:: MATERIAL PROVIDED ::

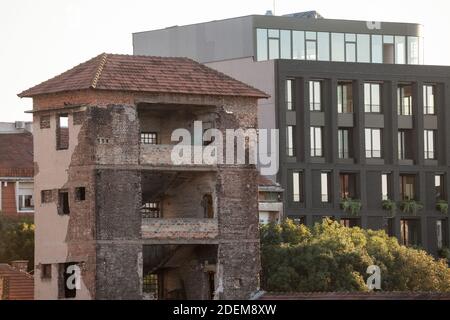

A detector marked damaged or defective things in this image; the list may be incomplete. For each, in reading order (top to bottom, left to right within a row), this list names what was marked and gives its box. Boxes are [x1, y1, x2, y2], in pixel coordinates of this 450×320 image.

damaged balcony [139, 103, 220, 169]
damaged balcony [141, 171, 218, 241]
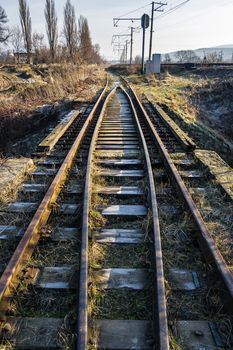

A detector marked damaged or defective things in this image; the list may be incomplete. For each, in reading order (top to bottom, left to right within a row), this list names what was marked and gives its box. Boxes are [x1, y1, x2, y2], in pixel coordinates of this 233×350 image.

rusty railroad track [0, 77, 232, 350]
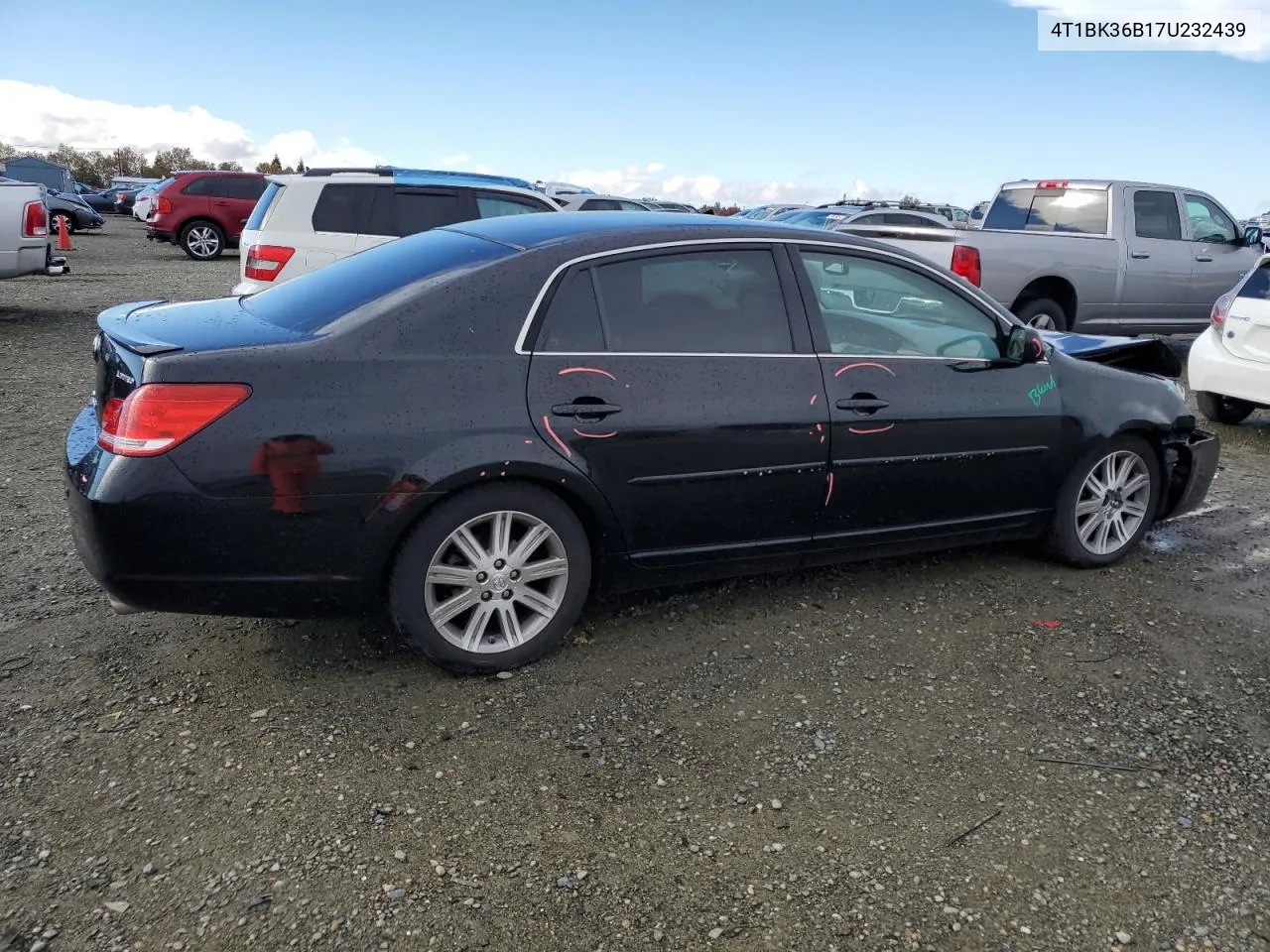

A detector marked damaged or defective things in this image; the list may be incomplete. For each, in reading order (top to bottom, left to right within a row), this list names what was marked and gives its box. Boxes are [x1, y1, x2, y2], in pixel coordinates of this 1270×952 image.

:::

▶ TASK TO COMPLETE:
Write out all the rows above again, swapping "detector" for "scanner" everywhere and changing nothing else. Leave the pictures out.

▶ EXERCISE OUTPUT:
A scanner marked damaged or defective things in this image; the list may be incomplete. For each, in reading order (top to bottom, left to right within a row), this list names what was marked and gives its box. Boxes are [x1, y1, x2, y2], in pixel coordinates of this 450×320 image.

damaged balcony [139, 103, 220, 169]
damaged balcony [141, 171, 218, 241]

A scanner marked damaged or defective things in this image; the list may be incomplete. For each, in reading order (top to bottom, left to right within a row), this list names what was marked and gives its box. Boxes are [x1, y1, x2, y2], in pixel coordinates of this 233×350 image.

rusty railroad track [0, 77, 232, 350]

A scanner marked damaged or defective things in this image; the list may be incomplete. For each, in reading order (top to bottom, left to right within a row), this list names what was marked and gives its box. Boxes are [x1, y1, x2, y2], in pixel coordinates of this 1270×952 image.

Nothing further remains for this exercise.